Entscheidungs 9ObA5/08p. OGH, 17-12-2008

ECLIECLI:AT:OGH0002:2008:009OBA00005.08P.1217.000
Judgement Number9ObA5/08p
Record NumberJJT_20081217_OGH0002_009OBA00005_08P0000_000
Date17 Diciembre 2008
CourtOberster Gerichtshof (Österreich)
Kopf

Der Oberste Gerichtshof hat als Revisionsgericht in Arbeits- und Sozialrechtssachen durch den Vizepräsidenten des Obersten Gerichtshofs Dr. Rohrer als Vorsitzenden und die Hofräte des Obersten Gerichtshofs Dr. Spenling und Dr. Hopf sowie die fachkundigen Laienrichter Dr. Erwin Blazek und Mag. Michael Zawodsky als weitere Richter in der Arbeitsrechtssache der klagenden Partei Peter O*****, Pensionist, *****, vertreten durch Dr. Reinhard Köffler ua, Rechtsanwälte in Villach, gegen die beklagte Partei C***** AG, *****, vertreten durch die Frimmel Anetter Rechtsanwaltsgesellschaft mbH in Klagenfurt, wegen 19.300,74 EUR sA, Aufhebung einer Vereinbarung und Unterlassung (Streitwert 12.500 EUR; Gesamtstreitwert 31.800,74 EUR), über die Revision der beklagten Partei gegen das Urteil des Oberlandesgerichts Graz als Berufungsgericht in Arbeits- und Sozialrechtssachen vom 16. Oktober 2007, GZ 7 Ra 62/07b-19, womit das Urteil des Landesgerichts Klagenfurt als Arbeits- und Sozialgericht vom 13. März 2007, GZ 35 Cga 129/06p-15, abgeändert wurde, in nichtöffentlicher Sitzung zu Recht erkannt:

Spruch

Der Revision wird Folge gegeben.

Das angefochtene Urteil wird dahin abgeändert, dass das Ersturteil wiederhergestellt wird.

Die klagende Partei ist schuldig, der beklagten Partei die mit 2.176,50 EUR (darin 362,75 EUR USt) bestimmten Kosten des Berufungsverfahrens und die mit 2.734,36 EUR (darin 261,06 EUR USt und 1.168 EUR Barauslagen) bestimmten Kosten des Revisionsverfahrens binnen 14 Tagen zu ersetzen.

____________

### Ihre Aufgaben:
1. Schreiben Sie den Abschnitt der Entscheidung von „Entscheidungs 9ObA5/08p. OGH, 17-12-2008“ bis „CourtOberster Gerichtshof (Österreich)“ wortgetreu ab.
2. Nennen Sie die Frist, binnen der die klagende Partei laut der Entscheidung der beklagten Partei die Kosten ersetzen muss.
Die Zeilen spielen hierfür keine Rolle.

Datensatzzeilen
____________

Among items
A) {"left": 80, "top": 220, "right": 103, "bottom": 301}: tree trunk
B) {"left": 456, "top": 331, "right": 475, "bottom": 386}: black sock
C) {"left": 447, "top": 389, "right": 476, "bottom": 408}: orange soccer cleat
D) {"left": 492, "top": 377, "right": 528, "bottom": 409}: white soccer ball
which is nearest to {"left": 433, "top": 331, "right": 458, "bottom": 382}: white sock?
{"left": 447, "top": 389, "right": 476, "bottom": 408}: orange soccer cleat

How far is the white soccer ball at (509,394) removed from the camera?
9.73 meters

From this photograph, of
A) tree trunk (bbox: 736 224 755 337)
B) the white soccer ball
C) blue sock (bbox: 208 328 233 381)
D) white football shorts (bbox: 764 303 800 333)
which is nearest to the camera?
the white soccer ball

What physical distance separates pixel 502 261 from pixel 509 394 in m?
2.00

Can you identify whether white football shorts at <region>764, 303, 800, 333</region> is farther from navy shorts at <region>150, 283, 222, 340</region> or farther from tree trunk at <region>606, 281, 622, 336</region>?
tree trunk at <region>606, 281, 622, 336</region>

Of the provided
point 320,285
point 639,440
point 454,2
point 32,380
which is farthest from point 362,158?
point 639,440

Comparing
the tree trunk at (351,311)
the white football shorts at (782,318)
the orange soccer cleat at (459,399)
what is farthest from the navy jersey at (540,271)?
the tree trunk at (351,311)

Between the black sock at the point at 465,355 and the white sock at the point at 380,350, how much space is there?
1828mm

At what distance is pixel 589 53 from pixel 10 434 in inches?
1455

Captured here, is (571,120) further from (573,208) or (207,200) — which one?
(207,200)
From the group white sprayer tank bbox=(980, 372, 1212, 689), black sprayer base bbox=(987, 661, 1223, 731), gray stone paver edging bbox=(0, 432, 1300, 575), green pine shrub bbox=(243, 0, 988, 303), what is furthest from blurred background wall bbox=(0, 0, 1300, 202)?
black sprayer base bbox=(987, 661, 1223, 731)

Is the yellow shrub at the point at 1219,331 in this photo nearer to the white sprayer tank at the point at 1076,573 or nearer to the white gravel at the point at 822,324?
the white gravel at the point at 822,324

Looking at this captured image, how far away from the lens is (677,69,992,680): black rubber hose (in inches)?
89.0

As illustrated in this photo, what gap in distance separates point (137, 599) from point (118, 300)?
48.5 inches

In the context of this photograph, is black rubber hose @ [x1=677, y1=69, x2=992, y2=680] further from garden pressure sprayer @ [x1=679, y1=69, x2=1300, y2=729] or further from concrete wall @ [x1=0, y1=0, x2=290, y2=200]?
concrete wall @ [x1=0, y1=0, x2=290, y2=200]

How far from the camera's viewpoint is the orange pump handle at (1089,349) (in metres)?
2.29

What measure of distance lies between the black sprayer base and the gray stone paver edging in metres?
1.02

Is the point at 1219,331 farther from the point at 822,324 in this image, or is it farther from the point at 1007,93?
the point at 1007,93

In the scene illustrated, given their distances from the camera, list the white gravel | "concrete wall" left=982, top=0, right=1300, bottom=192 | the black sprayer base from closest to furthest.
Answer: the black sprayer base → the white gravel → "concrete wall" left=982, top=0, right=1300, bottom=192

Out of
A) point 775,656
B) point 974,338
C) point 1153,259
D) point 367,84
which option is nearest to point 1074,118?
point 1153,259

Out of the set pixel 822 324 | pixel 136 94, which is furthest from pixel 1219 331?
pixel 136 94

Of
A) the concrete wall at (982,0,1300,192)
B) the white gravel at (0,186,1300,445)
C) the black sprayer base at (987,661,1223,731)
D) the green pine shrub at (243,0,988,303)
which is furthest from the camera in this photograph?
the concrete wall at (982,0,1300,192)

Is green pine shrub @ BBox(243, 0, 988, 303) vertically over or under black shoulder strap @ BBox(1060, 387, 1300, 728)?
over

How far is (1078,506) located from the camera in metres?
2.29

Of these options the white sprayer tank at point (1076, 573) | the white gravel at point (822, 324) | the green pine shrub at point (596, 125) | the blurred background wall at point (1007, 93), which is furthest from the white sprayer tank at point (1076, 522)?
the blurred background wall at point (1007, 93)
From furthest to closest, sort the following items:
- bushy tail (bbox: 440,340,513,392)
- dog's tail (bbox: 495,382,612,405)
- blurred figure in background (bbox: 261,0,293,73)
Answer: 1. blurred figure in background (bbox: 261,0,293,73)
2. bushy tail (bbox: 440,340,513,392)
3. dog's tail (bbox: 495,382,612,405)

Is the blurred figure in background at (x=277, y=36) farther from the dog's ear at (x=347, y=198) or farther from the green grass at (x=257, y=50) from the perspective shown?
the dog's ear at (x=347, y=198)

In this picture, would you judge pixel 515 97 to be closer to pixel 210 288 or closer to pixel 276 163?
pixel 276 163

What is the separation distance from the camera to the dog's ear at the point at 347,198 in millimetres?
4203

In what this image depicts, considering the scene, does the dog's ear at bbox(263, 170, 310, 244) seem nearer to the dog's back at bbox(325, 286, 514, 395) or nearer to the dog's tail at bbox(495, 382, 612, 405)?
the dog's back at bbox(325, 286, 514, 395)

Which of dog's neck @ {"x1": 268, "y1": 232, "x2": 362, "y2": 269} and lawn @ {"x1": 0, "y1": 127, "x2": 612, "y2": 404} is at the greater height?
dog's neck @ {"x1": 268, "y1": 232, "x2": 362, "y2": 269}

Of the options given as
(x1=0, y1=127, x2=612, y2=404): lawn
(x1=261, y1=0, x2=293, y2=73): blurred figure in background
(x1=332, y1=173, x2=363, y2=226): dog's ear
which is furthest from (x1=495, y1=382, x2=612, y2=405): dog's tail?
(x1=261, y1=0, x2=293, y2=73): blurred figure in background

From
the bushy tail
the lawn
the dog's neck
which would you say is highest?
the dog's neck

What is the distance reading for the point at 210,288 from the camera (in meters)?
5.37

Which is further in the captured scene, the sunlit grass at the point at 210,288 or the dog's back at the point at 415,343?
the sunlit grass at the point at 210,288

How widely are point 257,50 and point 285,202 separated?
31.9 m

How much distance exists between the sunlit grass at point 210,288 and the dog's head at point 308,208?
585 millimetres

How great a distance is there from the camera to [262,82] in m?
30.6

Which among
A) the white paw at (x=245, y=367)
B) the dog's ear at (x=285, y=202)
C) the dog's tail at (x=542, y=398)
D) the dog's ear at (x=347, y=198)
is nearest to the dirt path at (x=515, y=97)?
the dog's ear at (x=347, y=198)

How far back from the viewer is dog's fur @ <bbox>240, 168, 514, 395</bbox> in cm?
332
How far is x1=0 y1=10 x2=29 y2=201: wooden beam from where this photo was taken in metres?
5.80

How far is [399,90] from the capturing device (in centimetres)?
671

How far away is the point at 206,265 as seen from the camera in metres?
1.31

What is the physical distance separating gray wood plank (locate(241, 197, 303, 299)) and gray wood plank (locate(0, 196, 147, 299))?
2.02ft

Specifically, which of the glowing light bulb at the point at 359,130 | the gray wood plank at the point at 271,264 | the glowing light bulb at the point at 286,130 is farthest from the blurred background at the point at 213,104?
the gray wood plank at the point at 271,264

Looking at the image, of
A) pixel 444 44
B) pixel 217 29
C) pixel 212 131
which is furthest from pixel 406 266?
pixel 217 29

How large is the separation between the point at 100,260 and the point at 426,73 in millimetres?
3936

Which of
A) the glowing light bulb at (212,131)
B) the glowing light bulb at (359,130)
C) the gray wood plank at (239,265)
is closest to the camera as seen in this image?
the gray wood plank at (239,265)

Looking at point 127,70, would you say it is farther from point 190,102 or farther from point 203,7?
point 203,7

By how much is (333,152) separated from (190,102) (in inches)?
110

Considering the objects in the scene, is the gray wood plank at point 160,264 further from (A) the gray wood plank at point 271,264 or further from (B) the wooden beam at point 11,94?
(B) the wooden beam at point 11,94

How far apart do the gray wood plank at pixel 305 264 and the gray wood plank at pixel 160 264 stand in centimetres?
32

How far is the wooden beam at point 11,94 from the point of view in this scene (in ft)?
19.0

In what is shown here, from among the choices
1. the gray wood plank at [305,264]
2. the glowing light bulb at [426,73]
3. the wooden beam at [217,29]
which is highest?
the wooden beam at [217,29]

____________

### Ausgearbeitete Lösungen:
1.
Entscheidungs 9ObA5/08p. OGH, 17-12-2008

ECLIECLI:AT:OGH0002:2008:009OBA00005.08P.1217.000
Judgement Number9ObA5/08p
Record NumberJJT_20081217_OGH0002_009OBA00005_08P0000_000
Date17 Diciembre 2008
CourtOberster Gerichtshof (Österreich)

2. Binnen 14 Tagen.